It is hard to believe that it was almost ten years ago I witnessed a CNC router in action for the very first time. I was fascinated with what I saw and simply had to have one! Although I had been in the creative end of the three dimensional sign business for most of my life I didn't really know what I would do with one - but I just knew it could do fantastic stuff.

Through extensive research and LOTS of hands-on practice I quickly found out that my MultiCam router was capable of just about anything imaginable.This journal will chronicle that journey to date and continue each week with two or three entries as I continue to explore just what is possible with this wonderful tool... -dan

Monday, September 25, 2017

Under Hill delight

As is most often the case we started off with a concept drawing. I brought this into EnRoute and traced over it to create the vectors needed to make the reliefs and for the plasma cut parts as well.

The lettering was curved to the shape of the scroll using the warp tool. The only thing not settled was the ornamentation on the scroll as the debate had not yet been decided.

I handed the vectors over to Peter at this stage. He created a second and ultimately a third version of the lock vectors and built the reliefs for two of these versions before they settled on the second one.
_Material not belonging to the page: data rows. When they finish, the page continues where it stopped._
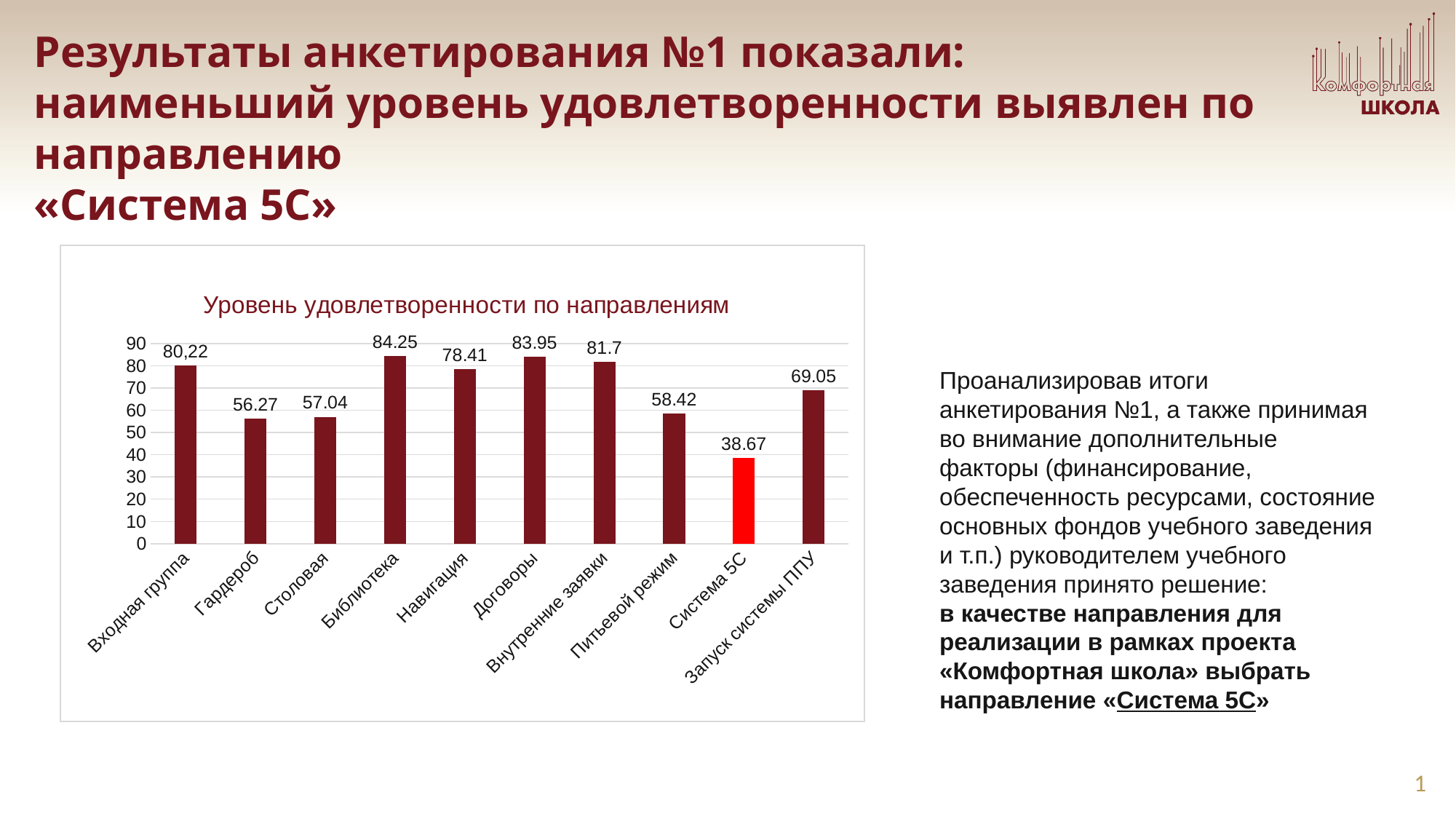
Which category has the highest value? Библиотека What is the value for Запуск системы ППУ? 69.05 Which category's bar is coloured bright red instead of dark red? Система 5С Which is larger, the value for Навигация or the value for Внутренние заявки? Внутренние заявки How many categories are shown in the chart? 10 What is the value for Библиотека? 84.25 What is the difference between the values for Запуск системы ППУ and Питьевой режим? 10.63 What is the difference between the values for Библиотека and Система 5С? 45.58 What kind of chart is shown on the slide? Bar chart What is the value for Система 5С? 38.67 What is the value for Входная группа? 80,22 Which category has the lowest value? Система 5С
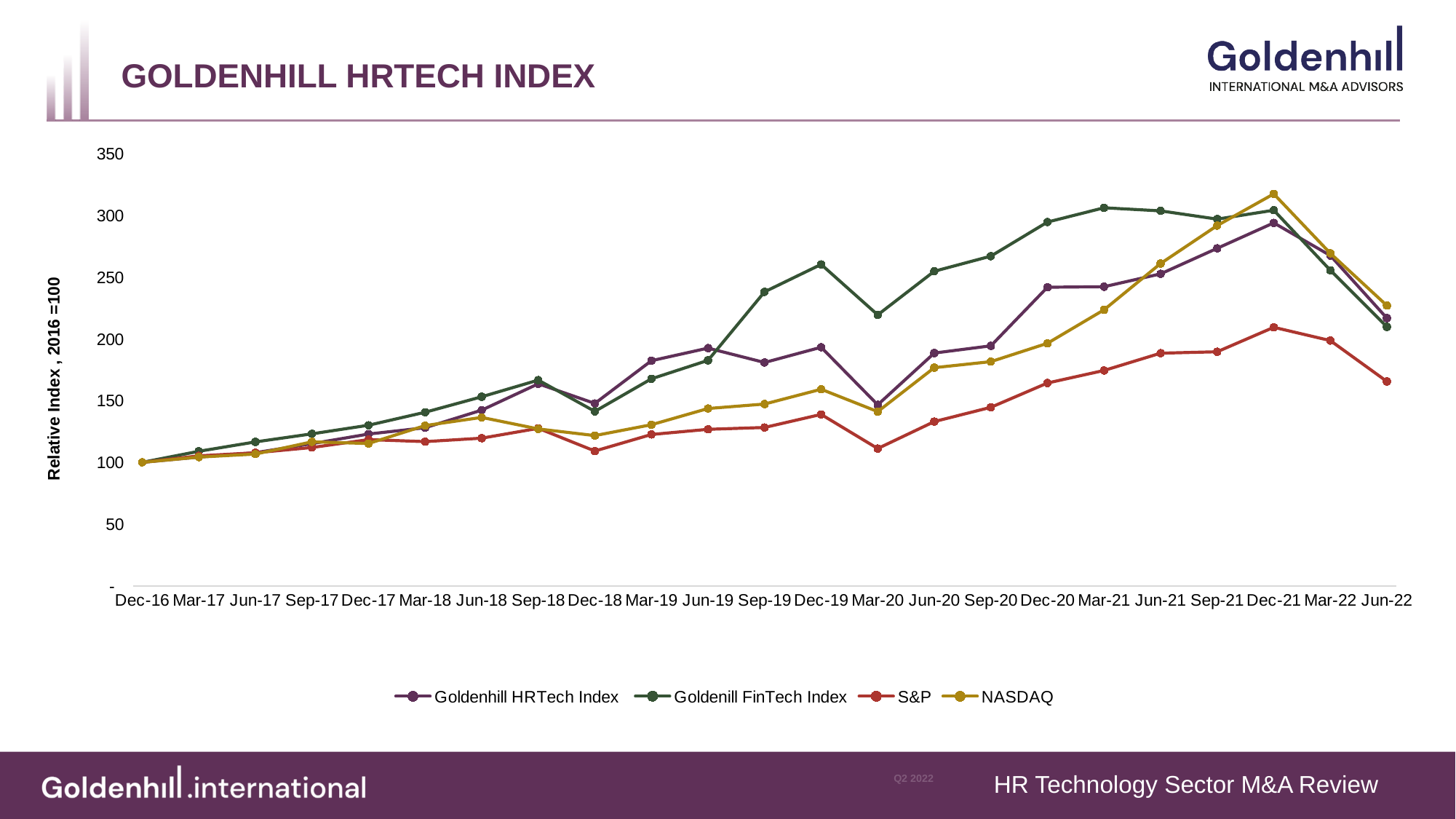
Is the value for S&P at Jun-22 greater or less than 200? less Which series has the highest value at Dec-21? NASDAQ Is the value for the Goldenill FinTech Index at Sep-19 greater or less than 200? greater Does the Goldenhill HRTech Index rise or fall from Dec-21 to Jun-22? fall Is the value for NASDAQ at Dec-21 greater or less than 300? greater At Sep-19, which is larger: the Goldenill FinTech Index or the Goldenhill HRTech Index? Goldenill FinTech Index What is the value of the Goldenhill HRTech Index at Dec-16? 100 Which series has the lowest value at Jun-22? S&P How many series does the legend list? 4 What kind of chart is shown on the slide? line chart How many time points are plotted along the x axis? 23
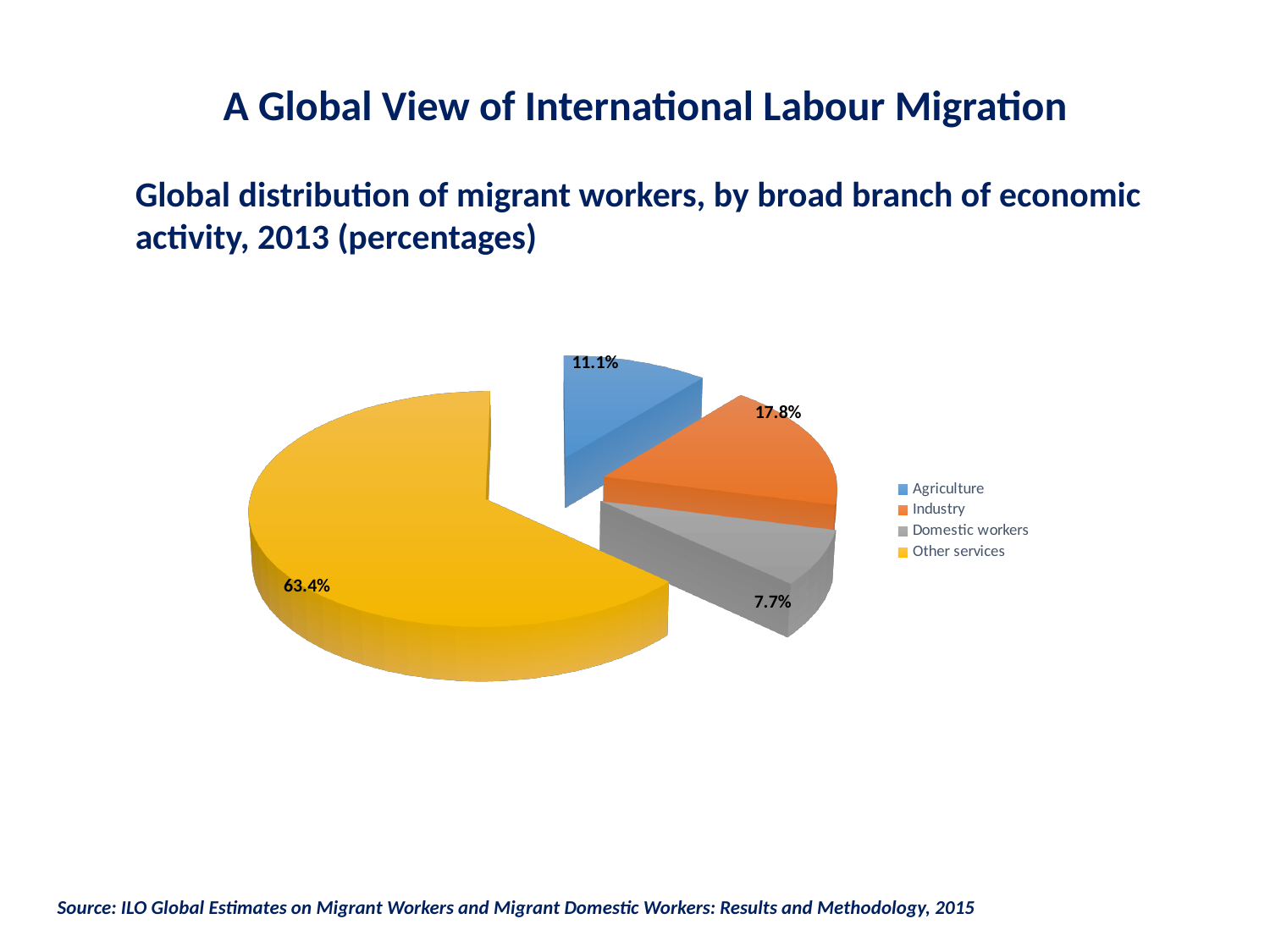
What percentage of migrant workers are in Other services? 63.4% Which branch of economic activity has the largest share of migrant workers? Other services What is the difference in percentage points between Industry and Agriculture? 6.7 What colour is the slice for Other services? yellow Which has a larger share of migrant workers, Agriculture or Domestic workers? Agriculture What percentage of migrant workers are Domestic workers? 7.7% What year does the chart's data refer to? 2013 What kind of chart is shown on the slide? pie chart Which branch of economic activity has the smallest share of migrant workers? Domestic workers What percentage of migrant workers are in Industry? 17.8% How many categories does the pie chart show? 4 What percentage of migrant workers are in Agriculture? 11.1%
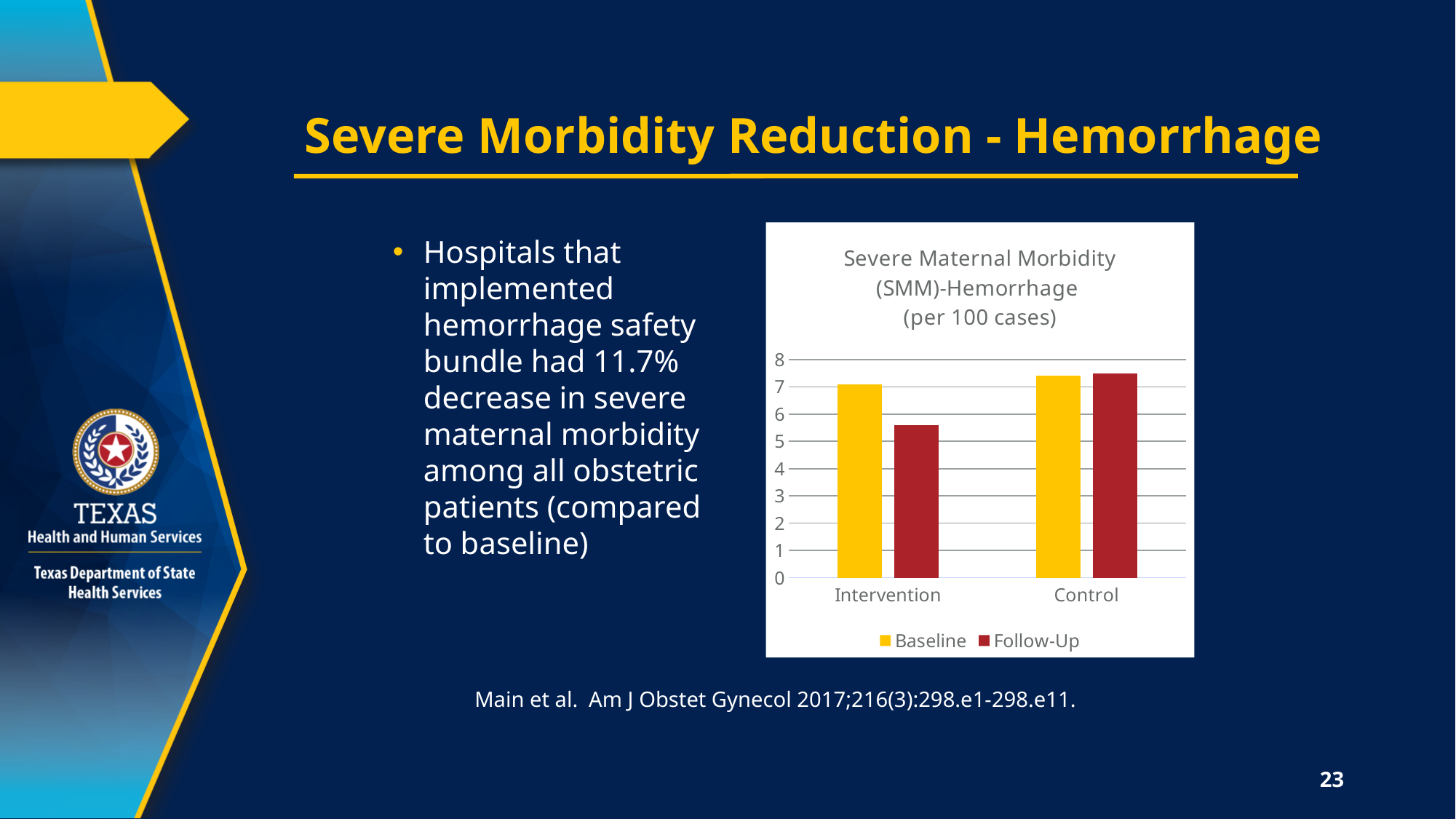
Which bar is the lowest in the chart? Intervention Follow-Up Which Follow-Up value is larger: Intervention or Control? Control What kind of chart is shown on the slide? bar chart How many categories are shown on the x axis? 2 Is the Baseline value for Intervention greater or less than 6? greater What are the two series named in the legend? Baseline and Follow-Up Is the Follow-Up value for Control greater or less than 8? less What is the title of the chart? Severe Maternal Morbidity (SMM)-Hemorrhage (per 100 cases) Is the Follow-Up value for Intervention greater or less than 6? less For the Intervention group, which is larger: the Baseline value or the Follow-Up value? Baseline How many series does the chart legend list? 2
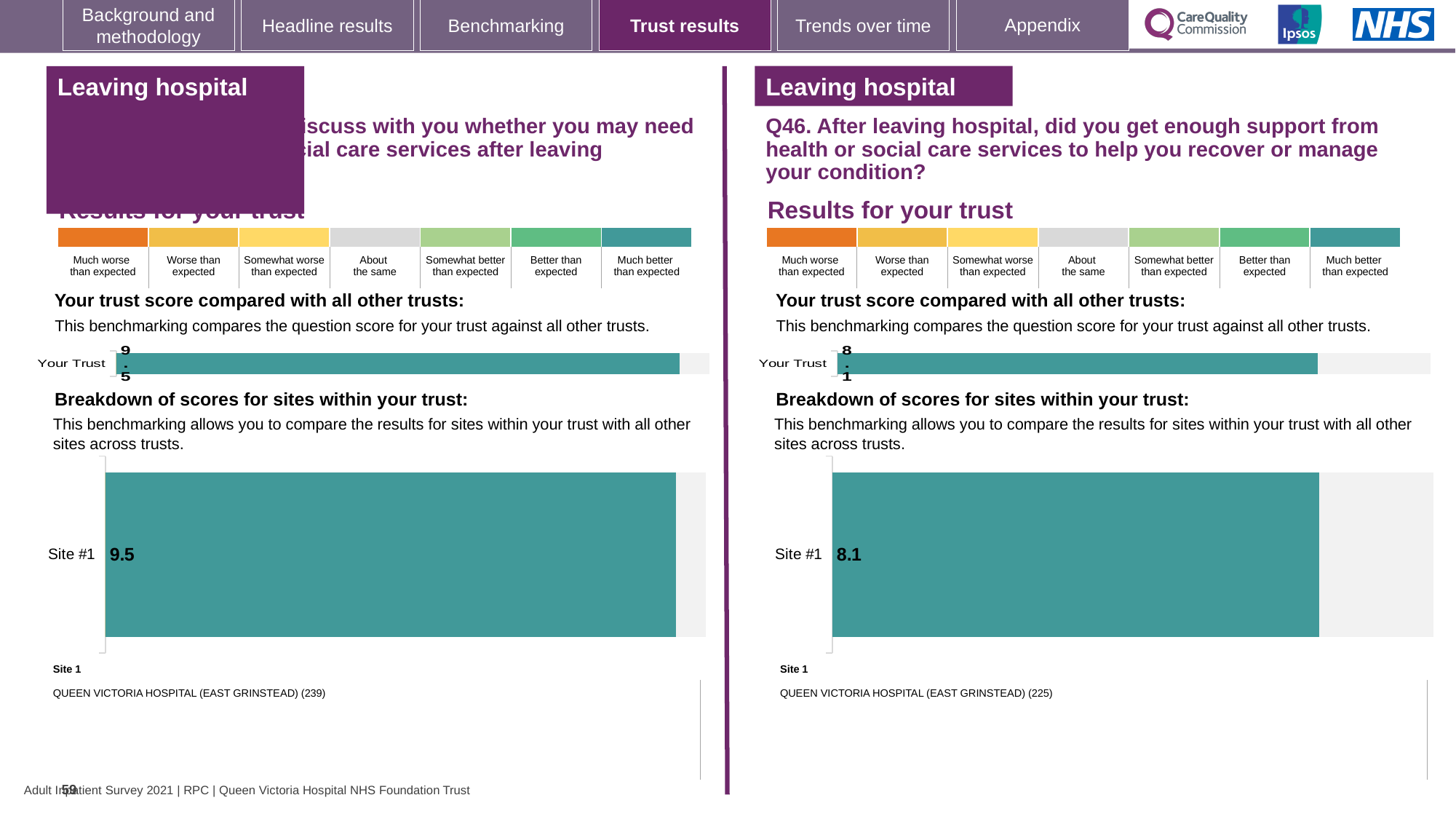
What colour is the Your Trust bar in the right-hand 'Your trust score compared with all other trusts' chart (Q46)? Teal Which site is listed as Site 1 beneath the right-hand breakdown chart (Q46)? QUEEN VICTORIA HOSPITAL (EAST GRINSTEAD) (225) In the left-hand 'Breakdown of scores for sites within your trust' chart, what is the score for Site #1? 9.5 What type of chart is used to show the Site #1 score in the right-hand breakdown chart (Q46)? Bar chart What is the difference between the Site #1 score on the left-hand breakdown chart and the Site #1 score on the right-hand breakdown chart (Q46)? 1.4 On the left-hand side of the slide, what is the score shown for Your Trust in the 'Your trust score compared with all other trusts' chart? 9.5 Which is larger: the Your Trust score on the left-hand chart or the Your Trust score on the right-hand chart (Q46)? The left-hand chart (9.5) On the right-hand side of the slide (Q46), what is the score shown for Your Trust in the 'Your trust score compared with all other trusts' chart? 8.1 In the right-hand 'Breakdown of scores for sites within your trust' chart (Q46), what is the score for Site #1? 8.1 How many categories does the colour scale above the left-hand 'Results for your trust' section contain, from 'Much worse than expected' to 'Much better than expected'? 7 How many sites are shown in the right-hand 'Breakdown of scores for sites within your trust' chart (Q46)? 1 How many sites are shown in the left-hand 'Breakdown of scores for sites within your trust' chart? 1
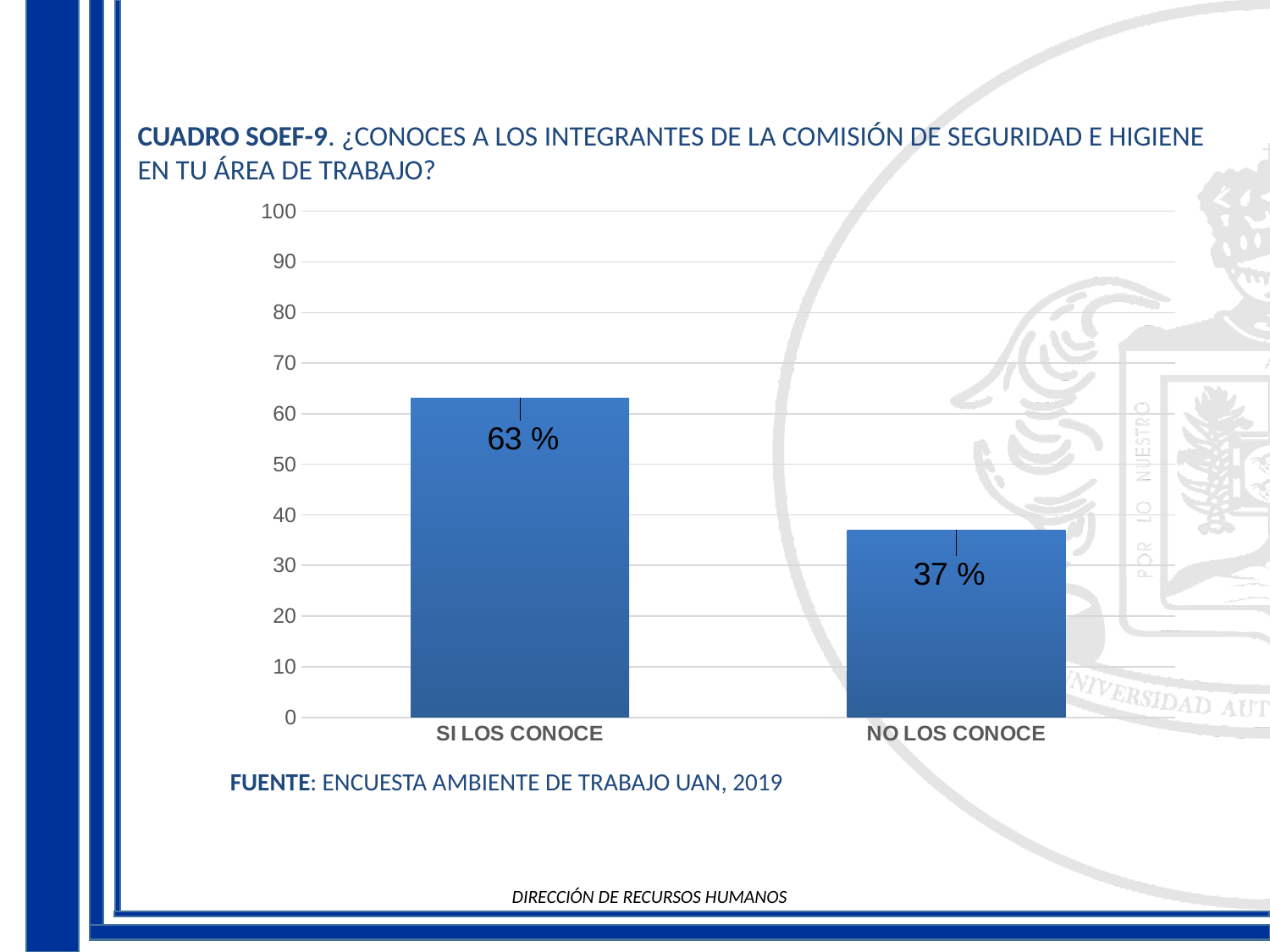
Is the value for NO LOS CONOCE greater or less than 40? less What is the value for SI LOS CONOCE? 63 % What is the value for NO LOS CONOCE? 37 % Which category has the lowest value? NO LOS CONOCE What is the total of the two values shown on the chart? 100 % Which category has the highest value? SI LOS CONOCE How many categories are shown on the chart? 2 Which is larger, the value for SI LOS CONOCE or NO LOS CONOCE? SI LOS CONOCE What kind of chart is shown on the slide? bar chart Is the value for SI LOS CONOCE greater or less than 60? greater What is the source cited below the chart? ENCUESTA AMBIENTE DE TRABAJO UAN, 2019 What is the difference between the values for SI LOS CONOCE and NO LOS CONOCE? 26 %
The lock was built in three layers with structural steel through the middle. The loop of the lock was welded 2" pipe - very much overkill but in scale for this lock. The top layer of the lock was built as a flat relief and then modified using an oval. A custom bitmap was used to generate the inlay texture on the front of the lock.

The scroll centre was created as a flat relief and then modified using a large oval The top of it is cut off in this screen shot. In this screen shot the ovals used to modify the end poses of the scroll are shown.

The folded ends of the scroll were created in the same fashion, as flat reliefs which were then modified using an oval vector and the dome tool. One further thing Peter did was to create a pocket for the upper piece in each segment so they fit together.  He did this by creating a flat relief and then merging lowest with the piece that needed to be modified.

The pieces for together perfectly on the screen and also after they were routed from 30 lb Precision Board.

While the router was working Peter was busy with the plasma cutter making the pieces for the key.
 Once they were cut from 1/8" plate he shaped the leaf pieces by first running them through a roller and then pounding on them judiciously with a hammer. Once they were formed he welded them into place on the end of a pipe. Various other bits and a small steel ball completed this assembly.

The key was then welded to the top of a 5/8" rod and this was inserted through the layers of the routed piece of Precision Board which was laminated around it. The scrollwork was then inserted into the slots cut into the sides of the banner and welded into place.

We used a little Abracadabra Sculpting Epoxy to form some details on the key and to also gill any holes or gaps we created while we were working on the metalwork. The lock was welded to the bottom and everything was checked over and final grinding was done. Two 5/8" steel rods were welded to the back side for mounting and these were temporarily welded to a stand. We were then ready for the painting to begin.

First off we applied a primer to the metal. Then we used Coastal Enterprises FSC-88 primer to add a little more texture to the sign. This makes glazing much easier later.

As always we applied a minimum of three base coats of paint before going on to our blends and glazing. The result was a very nice little sign for the centre inn.